What is being asked >> In the data below, set down exactly the lines from the one containing "2012 KIA Soul" up to and including the one containing "Appartement à vendre, 16m², Paris 5ème". Leave the pictures out.

Supplied information >>
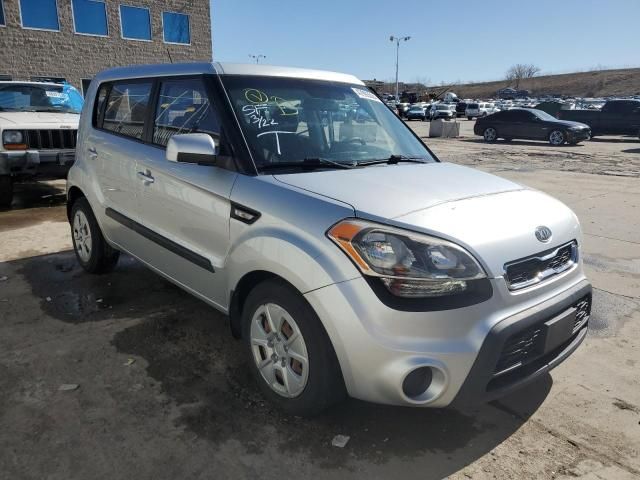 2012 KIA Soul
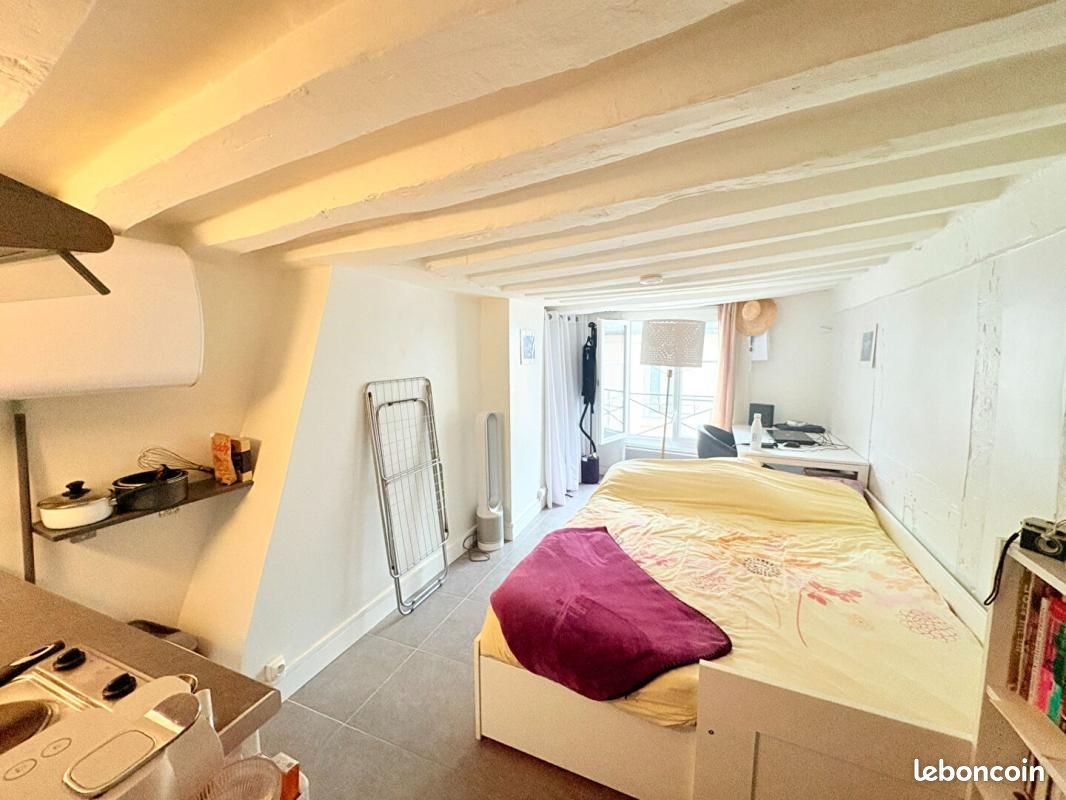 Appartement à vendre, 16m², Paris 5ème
--
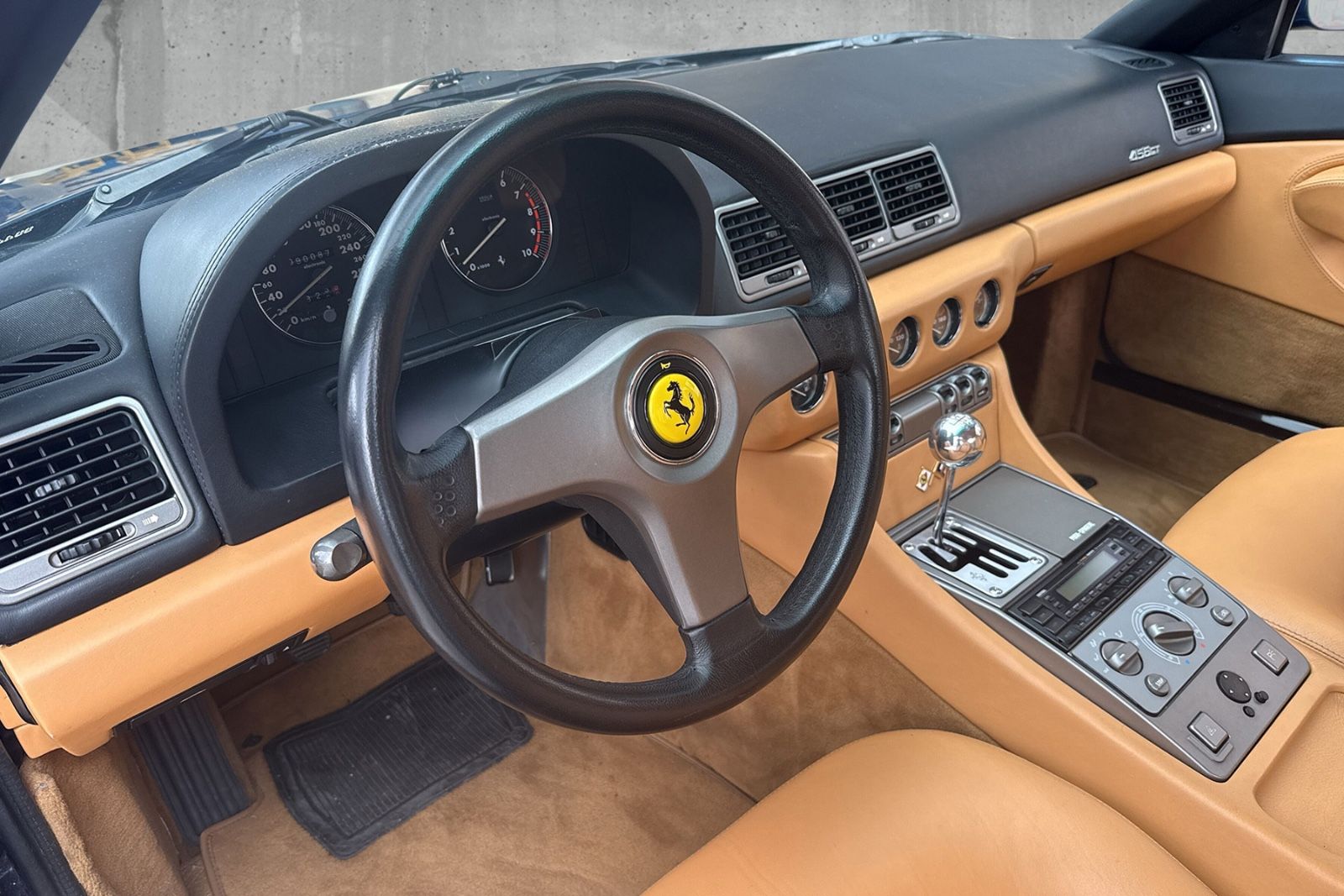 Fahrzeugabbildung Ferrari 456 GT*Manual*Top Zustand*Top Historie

Finished exercise >>
 2012 KIA Soul
 Appartement à vendre, 16m², Paris 5ème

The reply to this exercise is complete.